- _Request_
Copy out only the span from the line with "How great is" to the end of the data, both ends kept, word for word.

- _Extracted data_
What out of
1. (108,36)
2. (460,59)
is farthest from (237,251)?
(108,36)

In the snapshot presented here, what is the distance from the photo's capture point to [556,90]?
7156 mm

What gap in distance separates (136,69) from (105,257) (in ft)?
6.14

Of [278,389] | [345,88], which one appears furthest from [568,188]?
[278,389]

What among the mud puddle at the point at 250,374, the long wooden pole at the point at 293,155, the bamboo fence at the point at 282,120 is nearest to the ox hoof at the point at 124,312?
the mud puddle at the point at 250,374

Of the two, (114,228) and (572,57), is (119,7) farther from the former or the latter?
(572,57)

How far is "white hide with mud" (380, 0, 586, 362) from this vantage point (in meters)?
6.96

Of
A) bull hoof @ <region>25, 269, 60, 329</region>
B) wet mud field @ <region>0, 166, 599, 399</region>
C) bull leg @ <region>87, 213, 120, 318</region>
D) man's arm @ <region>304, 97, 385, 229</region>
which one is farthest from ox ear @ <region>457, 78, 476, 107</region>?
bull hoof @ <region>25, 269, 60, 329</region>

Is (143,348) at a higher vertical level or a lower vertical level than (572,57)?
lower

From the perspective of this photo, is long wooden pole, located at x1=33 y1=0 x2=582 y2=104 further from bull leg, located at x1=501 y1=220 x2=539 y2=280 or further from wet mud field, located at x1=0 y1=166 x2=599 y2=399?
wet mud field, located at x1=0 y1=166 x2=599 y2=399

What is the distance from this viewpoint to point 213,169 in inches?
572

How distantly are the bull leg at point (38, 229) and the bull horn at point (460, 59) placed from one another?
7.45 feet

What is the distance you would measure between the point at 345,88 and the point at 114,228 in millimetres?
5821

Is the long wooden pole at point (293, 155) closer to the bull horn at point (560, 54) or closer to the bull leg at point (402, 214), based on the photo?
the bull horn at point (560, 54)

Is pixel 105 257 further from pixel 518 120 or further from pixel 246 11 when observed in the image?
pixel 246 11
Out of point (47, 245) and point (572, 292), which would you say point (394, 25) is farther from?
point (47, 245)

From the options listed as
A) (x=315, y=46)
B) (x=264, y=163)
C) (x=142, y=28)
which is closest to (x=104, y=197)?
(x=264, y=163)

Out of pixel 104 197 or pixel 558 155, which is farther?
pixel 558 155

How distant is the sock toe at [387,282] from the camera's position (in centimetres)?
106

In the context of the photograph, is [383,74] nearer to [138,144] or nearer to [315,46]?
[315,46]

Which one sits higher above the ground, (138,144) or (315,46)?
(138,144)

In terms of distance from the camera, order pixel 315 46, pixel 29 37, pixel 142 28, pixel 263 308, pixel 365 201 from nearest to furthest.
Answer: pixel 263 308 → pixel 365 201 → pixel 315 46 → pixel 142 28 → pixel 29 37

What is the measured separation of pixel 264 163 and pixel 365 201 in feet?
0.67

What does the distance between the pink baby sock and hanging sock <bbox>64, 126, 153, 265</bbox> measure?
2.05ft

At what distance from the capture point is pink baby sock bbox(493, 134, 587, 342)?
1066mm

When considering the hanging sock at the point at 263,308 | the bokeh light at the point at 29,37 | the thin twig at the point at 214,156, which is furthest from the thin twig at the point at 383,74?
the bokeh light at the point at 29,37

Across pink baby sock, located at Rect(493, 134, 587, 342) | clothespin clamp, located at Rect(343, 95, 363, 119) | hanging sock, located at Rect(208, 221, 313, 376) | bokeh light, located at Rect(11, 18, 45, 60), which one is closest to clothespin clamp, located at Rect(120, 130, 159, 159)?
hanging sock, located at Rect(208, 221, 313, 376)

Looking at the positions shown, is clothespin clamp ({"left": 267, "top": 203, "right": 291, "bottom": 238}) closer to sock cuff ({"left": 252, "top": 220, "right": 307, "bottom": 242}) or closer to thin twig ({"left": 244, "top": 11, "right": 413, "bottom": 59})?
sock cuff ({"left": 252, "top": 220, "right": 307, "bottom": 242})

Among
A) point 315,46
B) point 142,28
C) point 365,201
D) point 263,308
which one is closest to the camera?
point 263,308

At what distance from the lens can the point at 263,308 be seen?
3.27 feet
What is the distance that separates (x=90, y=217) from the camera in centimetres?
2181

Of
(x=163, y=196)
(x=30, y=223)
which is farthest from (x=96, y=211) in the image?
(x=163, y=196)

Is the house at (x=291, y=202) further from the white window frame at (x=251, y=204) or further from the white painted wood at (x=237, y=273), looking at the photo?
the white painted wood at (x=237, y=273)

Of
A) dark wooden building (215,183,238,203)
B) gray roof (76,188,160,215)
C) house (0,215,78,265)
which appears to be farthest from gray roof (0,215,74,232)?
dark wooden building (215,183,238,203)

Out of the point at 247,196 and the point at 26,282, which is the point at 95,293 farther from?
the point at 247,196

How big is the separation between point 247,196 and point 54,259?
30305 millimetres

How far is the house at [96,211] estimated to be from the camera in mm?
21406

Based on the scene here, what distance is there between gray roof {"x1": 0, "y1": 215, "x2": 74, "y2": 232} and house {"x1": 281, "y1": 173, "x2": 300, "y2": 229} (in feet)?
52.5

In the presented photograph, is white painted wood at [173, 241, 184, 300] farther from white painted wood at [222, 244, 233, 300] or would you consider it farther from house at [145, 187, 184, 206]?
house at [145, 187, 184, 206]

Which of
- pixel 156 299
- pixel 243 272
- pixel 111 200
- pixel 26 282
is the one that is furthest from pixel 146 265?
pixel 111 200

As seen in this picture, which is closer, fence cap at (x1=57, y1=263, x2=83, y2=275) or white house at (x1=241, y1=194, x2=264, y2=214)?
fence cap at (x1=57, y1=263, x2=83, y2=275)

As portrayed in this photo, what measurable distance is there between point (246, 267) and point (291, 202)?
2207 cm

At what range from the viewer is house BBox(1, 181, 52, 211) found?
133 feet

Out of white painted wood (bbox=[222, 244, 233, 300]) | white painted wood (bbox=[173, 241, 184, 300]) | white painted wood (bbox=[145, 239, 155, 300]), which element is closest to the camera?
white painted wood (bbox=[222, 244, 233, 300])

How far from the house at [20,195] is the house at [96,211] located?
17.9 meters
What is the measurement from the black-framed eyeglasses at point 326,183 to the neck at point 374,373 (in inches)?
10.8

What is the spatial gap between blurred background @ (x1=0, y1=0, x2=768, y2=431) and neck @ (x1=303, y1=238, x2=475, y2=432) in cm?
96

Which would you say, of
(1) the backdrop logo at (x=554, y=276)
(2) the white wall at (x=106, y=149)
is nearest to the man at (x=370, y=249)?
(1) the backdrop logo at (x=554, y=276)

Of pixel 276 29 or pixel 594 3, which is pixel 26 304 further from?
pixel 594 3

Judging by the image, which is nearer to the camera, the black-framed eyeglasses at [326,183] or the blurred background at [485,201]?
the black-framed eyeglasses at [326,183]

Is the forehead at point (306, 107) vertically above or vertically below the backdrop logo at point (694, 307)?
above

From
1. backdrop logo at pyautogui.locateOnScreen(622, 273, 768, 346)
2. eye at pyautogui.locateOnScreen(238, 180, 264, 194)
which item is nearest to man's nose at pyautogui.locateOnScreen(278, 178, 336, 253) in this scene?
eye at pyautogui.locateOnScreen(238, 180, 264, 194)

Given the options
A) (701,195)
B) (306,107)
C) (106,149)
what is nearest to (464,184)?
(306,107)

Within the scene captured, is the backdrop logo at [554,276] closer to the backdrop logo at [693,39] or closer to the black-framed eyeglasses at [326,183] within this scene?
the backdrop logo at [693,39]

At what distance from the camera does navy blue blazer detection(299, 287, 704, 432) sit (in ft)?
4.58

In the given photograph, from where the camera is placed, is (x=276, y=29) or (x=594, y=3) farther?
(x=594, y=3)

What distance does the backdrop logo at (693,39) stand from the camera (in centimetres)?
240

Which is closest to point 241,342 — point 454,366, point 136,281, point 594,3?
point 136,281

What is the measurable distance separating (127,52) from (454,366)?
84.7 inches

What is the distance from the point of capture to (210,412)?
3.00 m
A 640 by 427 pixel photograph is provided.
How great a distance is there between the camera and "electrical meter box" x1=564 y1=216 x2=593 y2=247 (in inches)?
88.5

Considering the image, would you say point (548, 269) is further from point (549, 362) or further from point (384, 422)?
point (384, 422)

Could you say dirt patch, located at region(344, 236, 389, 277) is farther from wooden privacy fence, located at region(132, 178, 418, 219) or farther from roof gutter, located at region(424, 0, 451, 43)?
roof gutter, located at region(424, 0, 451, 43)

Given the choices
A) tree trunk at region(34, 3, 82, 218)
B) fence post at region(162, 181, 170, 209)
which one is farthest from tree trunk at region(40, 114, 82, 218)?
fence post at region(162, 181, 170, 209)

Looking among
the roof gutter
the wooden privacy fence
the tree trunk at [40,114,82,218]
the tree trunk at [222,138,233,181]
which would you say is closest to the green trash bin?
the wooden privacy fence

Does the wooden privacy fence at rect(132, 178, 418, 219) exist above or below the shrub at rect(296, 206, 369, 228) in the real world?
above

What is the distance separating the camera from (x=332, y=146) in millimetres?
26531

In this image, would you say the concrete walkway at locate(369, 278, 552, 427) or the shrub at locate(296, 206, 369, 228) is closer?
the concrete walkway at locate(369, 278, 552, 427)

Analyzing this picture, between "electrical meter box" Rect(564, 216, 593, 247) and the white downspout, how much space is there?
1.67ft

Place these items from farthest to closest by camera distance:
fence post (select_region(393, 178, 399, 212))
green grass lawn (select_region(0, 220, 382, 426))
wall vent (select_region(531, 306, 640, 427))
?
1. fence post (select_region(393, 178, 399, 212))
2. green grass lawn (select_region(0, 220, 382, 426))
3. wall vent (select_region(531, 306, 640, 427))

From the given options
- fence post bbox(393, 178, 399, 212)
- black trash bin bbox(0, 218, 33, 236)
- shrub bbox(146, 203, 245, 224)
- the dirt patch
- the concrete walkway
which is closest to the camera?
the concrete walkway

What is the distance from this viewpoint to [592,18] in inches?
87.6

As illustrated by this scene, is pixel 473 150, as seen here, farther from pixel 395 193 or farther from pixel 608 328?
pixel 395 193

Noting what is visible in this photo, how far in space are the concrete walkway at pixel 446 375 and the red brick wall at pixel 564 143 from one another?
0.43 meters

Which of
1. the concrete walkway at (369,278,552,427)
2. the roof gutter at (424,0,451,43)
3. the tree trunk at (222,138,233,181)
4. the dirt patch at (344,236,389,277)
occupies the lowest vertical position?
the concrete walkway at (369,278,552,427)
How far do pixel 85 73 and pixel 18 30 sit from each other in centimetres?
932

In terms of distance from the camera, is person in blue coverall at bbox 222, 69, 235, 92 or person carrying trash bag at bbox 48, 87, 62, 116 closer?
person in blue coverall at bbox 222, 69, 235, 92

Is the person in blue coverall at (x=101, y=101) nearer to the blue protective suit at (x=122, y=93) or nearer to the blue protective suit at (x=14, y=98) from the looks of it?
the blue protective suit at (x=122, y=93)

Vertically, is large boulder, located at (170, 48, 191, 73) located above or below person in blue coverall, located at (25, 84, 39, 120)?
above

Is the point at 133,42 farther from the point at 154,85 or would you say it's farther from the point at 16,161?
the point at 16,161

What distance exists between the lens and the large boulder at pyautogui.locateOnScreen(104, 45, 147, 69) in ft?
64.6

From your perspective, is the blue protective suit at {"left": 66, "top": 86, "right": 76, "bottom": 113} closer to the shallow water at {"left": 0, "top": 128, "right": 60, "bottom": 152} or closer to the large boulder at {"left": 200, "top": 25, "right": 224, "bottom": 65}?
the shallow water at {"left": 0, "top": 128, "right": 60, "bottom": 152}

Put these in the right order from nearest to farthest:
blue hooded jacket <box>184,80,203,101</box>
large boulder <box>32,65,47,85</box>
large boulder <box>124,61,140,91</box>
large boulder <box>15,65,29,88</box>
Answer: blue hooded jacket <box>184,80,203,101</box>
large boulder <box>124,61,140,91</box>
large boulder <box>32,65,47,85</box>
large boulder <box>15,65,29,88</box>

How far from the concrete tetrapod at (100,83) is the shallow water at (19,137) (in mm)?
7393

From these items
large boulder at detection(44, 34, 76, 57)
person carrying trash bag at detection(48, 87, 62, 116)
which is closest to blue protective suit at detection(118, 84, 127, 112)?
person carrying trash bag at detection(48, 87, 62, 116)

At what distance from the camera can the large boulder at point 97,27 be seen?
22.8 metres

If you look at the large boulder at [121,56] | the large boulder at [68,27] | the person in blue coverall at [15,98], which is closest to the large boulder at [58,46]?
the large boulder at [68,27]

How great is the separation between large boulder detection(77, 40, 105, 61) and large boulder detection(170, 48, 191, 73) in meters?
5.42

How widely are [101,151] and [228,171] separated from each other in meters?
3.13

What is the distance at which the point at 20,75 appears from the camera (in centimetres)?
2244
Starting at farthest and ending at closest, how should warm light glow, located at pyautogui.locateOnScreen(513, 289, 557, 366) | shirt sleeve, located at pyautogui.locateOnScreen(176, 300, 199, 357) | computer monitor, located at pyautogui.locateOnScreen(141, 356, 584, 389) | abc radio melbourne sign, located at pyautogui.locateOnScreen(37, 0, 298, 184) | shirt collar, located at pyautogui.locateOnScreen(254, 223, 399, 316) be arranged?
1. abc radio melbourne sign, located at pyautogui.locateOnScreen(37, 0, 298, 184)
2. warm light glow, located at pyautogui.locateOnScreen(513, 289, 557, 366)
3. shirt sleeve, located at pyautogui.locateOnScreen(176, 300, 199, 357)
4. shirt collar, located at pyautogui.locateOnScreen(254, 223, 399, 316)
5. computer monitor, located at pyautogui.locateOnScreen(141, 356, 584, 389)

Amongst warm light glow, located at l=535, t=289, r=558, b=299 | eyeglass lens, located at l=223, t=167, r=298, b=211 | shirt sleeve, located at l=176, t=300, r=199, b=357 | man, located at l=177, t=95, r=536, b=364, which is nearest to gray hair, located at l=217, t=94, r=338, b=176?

- _Correct output_
How great is the separation between large boulder detection(77, 40, 105, 61) and large boulder detection(170, 48, 191, 73) in meters?
5.42

How widely are [101,151] and [228,171] separated from each other in meters?
3.13

What is the distance at which the point at 20,75 appears from the camera (in centimetres)?
2244
Starting at farthest and ending at closest, how should warm light glow, located at pyautogui.locateOnScreen(513, 289, 557, 366) | shirt sleeve, located at pyautogui.locateOnScreen(176, 300, 199, 357) | computer monitor, located at pyautogui.locateOnScreen(141, 356, 584, 389) | abc radio melbourne sign, located at pyautogui.locateOnScreen(37, 0, 298, 184) | shirt collar, located at pyautogui.locateOnScreen(254, 223, 399, 316) be arranged?
1. abc radio melbourne sign, located at pyautogui.locateOnScreen(37, 0, 298, 184)
2. warm light glow, located at pyautogui.locateOnScreen(513, 289, 557, 366)
3. shirt sleeve, located at pyautogui.locateOnScreen(176, 300, 199, 357)
4. shirt collar, located at pyautogui.locateOnScreen(254, 223, 399, 316)
5. computer monitor, located at pyautogui.locateOnScreen(141, 356, 584, 389)

Amongst warm light glow, located at l=535, t=289, r=558, b=299 | eyeglass lens, located at l=223, t=167, r=298, b=211 | shirt sleeve, located at l=176, t=300, r=199, b=357 | man, located at l=177, t=95, r=536, b=364, which is nearest to gray hair, located at l=217, t=94, r=338, b=176?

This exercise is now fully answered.